AIM OF THE TASK: Write out all of the material below word for word, leaving out the pictures.

[Spatial questions tied to images]
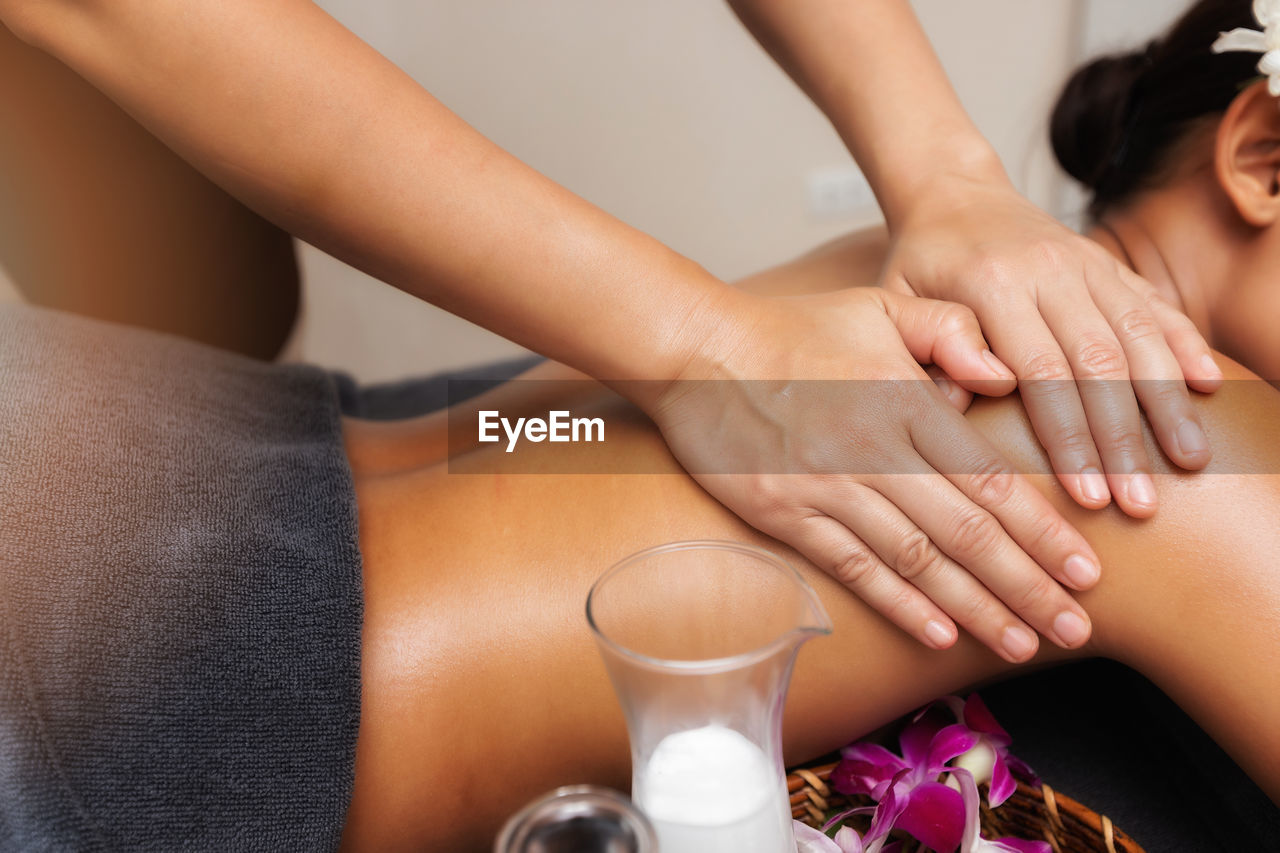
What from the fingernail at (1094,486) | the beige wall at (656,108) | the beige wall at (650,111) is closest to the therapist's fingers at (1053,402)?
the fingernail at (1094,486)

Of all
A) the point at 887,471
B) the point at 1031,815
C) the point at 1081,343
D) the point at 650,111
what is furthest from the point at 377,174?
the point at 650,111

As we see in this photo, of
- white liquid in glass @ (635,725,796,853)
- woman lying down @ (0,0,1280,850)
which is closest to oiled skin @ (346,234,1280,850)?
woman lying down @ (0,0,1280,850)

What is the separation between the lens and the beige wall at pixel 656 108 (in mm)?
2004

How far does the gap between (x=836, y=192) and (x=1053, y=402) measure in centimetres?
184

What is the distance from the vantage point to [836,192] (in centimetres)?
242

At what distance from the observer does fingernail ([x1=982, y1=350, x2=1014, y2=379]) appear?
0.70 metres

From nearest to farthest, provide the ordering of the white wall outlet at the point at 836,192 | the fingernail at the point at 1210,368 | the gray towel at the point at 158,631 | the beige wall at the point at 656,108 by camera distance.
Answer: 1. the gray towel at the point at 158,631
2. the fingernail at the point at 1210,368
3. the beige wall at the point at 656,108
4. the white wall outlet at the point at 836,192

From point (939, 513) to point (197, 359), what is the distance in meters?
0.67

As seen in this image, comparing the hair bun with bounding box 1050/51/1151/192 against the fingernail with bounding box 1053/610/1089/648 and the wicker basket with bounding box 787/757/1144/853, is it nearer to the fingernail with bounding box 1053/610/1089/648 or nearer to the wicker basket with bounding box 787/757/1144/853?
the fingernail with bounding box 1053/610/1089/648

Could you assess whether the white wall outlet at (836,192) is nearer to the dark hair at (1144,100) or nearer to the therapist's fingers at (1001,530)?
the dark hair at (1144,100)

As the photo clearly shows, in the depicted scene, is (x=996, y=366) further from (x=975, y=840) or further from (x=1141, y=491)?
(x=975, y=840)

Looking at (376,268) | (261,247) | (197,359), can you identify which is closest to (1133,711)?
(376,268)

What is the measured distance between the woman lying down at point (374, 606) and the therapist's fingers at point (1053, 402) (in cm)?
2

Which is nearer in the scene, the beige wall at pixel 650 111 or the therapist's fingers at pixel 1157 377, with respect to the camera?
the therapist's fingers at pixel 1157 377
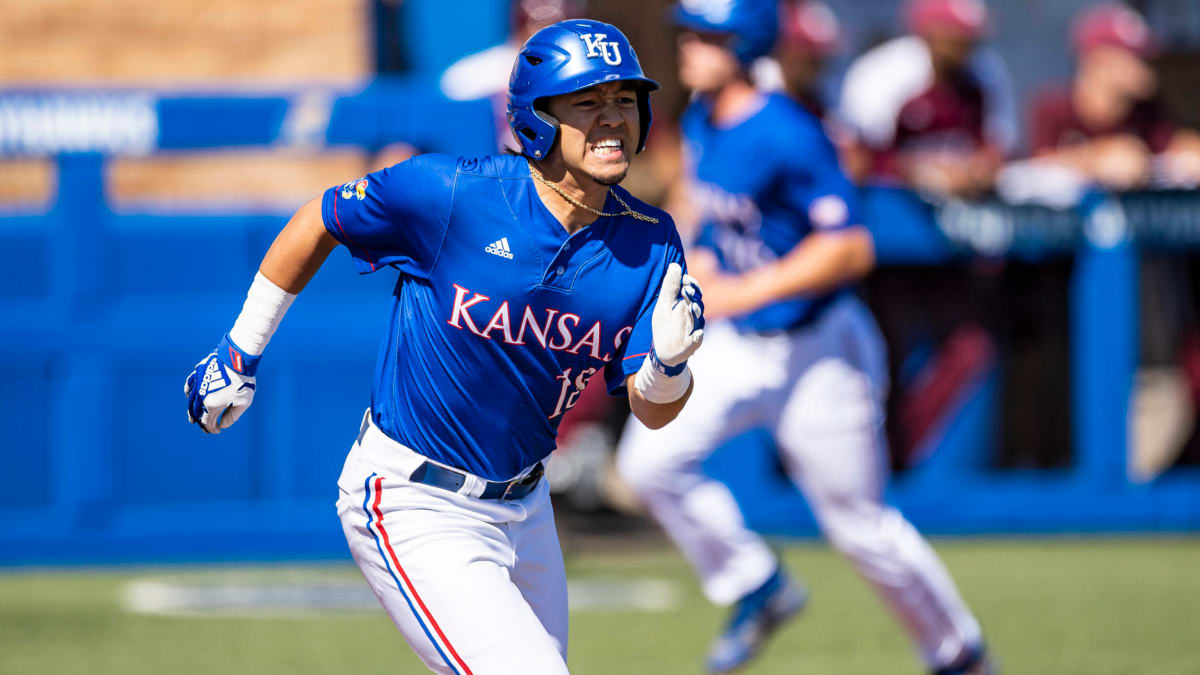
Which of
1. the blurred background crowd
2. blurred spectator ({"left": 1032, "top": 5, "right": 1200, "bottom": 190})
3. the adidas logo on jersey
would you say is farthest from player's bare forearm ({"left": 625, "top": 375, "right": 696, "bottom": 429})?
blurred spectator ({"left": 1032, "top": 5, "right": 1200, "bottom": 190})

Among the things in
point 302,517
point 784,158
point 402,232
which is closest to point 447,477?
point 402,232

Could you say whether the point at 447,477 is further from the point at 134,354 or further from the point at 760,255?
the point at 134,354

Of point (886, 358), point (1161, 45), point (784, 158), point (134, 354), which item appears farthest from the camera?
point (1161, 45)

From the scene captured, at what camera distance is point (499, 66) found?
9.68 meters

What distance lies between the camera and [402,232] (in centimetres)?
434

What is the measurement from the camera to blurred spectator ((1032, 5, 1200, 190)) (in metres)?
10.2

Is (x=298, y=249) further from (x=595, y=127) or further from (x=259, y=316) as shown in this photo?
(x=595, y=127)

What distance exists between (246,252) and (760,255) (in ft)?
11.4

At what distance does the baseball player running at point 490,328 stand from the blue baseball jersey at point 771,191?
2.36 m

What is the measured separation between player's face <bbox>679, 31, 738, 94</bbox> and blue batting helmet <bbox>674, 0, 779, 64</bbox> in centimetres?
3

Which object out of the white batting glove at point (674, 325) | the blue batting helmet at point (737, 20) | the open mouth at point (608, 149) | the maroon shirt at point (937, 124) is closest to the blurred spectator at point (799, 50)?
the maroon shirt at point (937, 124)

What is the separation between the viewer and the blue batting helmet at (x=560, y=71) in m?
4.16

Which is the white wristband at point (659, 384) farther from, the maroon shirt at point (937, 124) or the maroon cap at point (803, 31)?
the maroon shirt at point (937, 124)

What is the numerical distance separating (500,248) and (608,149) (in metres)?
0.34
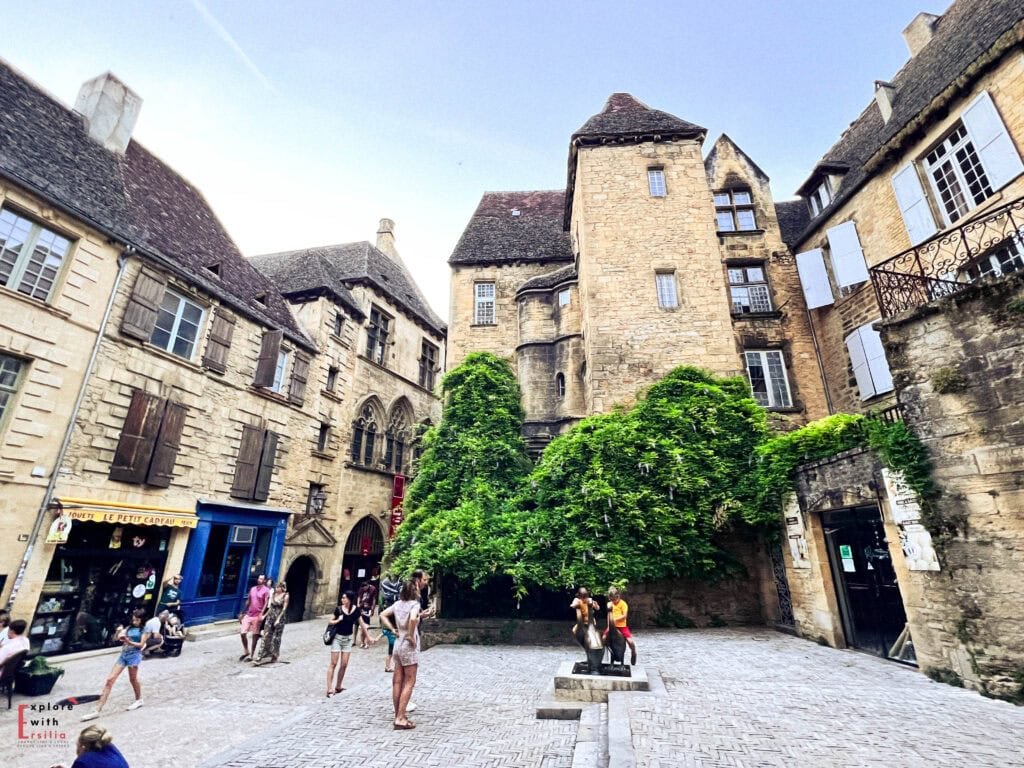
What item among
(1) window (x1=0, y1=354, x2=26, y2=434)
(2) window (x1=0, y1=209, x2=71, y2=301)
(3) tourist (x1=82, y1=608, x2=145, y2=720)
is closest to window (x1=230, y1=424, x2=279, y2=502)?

ANSWER FOR THE TASK:
What from the fingernail at (1094,486) | the beige wall at (656,108) | the beige wall at (650,111) is closest to the therapist's fingers at (1053,402)?
the fingernail at (1094,486)

Of all
A) the point at 887,471
B) the point at 1031,815
C) the point at 1081,343
D) the point at 650,111
what is furthest from the point at 377,174?
the point at 650,111

As we see in this photo, of
- white liquid in glass @ (635,725,796,853)
- woman lying down @ (0,0,1280,850)
which is closest to oiled skin @ (346,234,1280,850)?
woman lying down @ (0,0,1280,850)

What is the separation between the lens and the beige wall at pixel 656 108 (in mm)?
2004

How far does the gap between (x=836, y=192) and (x=1053, y=402) measure in centimetres?
184

What is the distance from the vantage point to [836,192] (in centimetres)?
242

At what distance from the observer does fingernail ([x1=982, y1=350, x2=1014, y2=379]) appear?
0.70 metres

From nearest to farthest, provide the ordering of the white wall outlet at the point at 836,192 | the fingernail at the point at 1210,368 | the gray towel at the point at 158,631 | the beige wall at the point at 656,108 by camera distance.
Answer: 1. the gray towel at the point at 158,631
2. the fingernail at the point at 1210,368
3. the beige wall at the point at 656,108
4. the white wall outlet at the point at 836,192

From point (939, 513) to point (197, 359), what is the distance in meters?
0.67

As seen in this image, comparing the hair bun with bounding box 1050/51/1151/192 against the fingernail with bounding box 1053/610/1089/648 and the wicker basket with bounding box 787/757/1144/853, is it nearer to the fingernail with bounding box 1053/610/1089/648 or nearer to the wicker basket with bounding box 787/757/1144/853?
the fingernail with bounding box 1053/610/1089/648

Could you assess whether the white wall outlet at (836,192) is nearer to the dark hair at (1144,100) or nearer to the therapist's fingers at (1001,530)?
the dark hair at (1144,100)

As the photo clearly shows, in the depicted scene, is (x=996, y=366) further from (x=975, y=840) or further from (x=1141, y=491)?
(x=975, y=840)

Looking at (376,268) | (261,247) | (197,359), can you identify which is closest to (1133,711)?
(376,268)

What is the measured distance between the woman lying down at point (374, 606) and the therapist's fingers at point (1053, 402) (in cm)?
2

Which is nearer in the scene, the beige wall at pixel 650 111 or the therapist's fingers at pixel 1157 377, with respect to the camera?
the therapist's fingers at pixel 1157 377
Which of
1. the blurred background crowd
2. blurred spectator ({"left": 1032, "top": 5, "right": 1200, "bottom": 190})
3. the adidas logo on jersey
would you say is farthest from player's bare forearm ({"left": 625, "top": 375, "right": 696, "bottom": 429})?
blurred spectator ({"left": 1032, "top": 5, "right": 1200, "bottom": 190})

Among the things in
point 302,517
point 784,158
point 402,232
which is closest to point 447,477?
point 402,232

Could you say whether the point at 447,477 is further from the point at 134,354 or further from the point at 760,255?
the point at 134,354

Of point (886, 358), point (1161, 45), point (784, 158), point (134, 354), which item appears farthest from the camera?
point (1161, 45)

From the scene captured, at what camera distance is point (499, 66) found?
9.68 meters

What distance lies between the camera and [402,232] (in centimetres)?
434

What is the measurement from the camera to blurred spectator ((1032, 5, 1200, 190)) (in metres)?
10.2

Is (x=298, y=249) further from (x=595, y=127) or further from (x=259, y=316) as shown in this photo?
(x=595, y=127)

What distance exists between (246,252) and (760,255) (in ft)?
11.4

At what distance does the baseball player running at point 490,328 stand from the blue baseball jersey at point 771,191?
2.36 m

What is the measured separation between player's face <bbox>679, 31, 738, 94</bbox> and blue batting helmet <bbox>674, 0, 779, 64</bbox> in centimetres?
3

Which object out of the white batting glove at point (674, 325) | the blue batting helmet at point (737, 20) | the open mouth at point (608, 149) | the maroon shirt at point (937, 124) is closest to the blurred spectator at point (799, 50)?
the maroon shirt at point (937, 124)

What is the separation between the viewer and the blue batting helmet at (x=560, y=71) in m?
4.16

Which is the white wristband at point (659, 384) farther from, the maroon shirt at point (937, 124) or the maroon cap at point (803, 31)?
the maroon shirt at point (937, 124)

What is the numerical distance separating (500,248) and (608,149) (in metres)?
0.34
What item among
(1) window (x1=0, y1=354, x2=26, y2=434)
(2) window (x1=0, y1=209, x2=71, y2=301)
(3) tourist (x1=82, y1=608, x2=145, y2=720)
is closest to window (x1=230, y1=424, x2=279, y2=502)?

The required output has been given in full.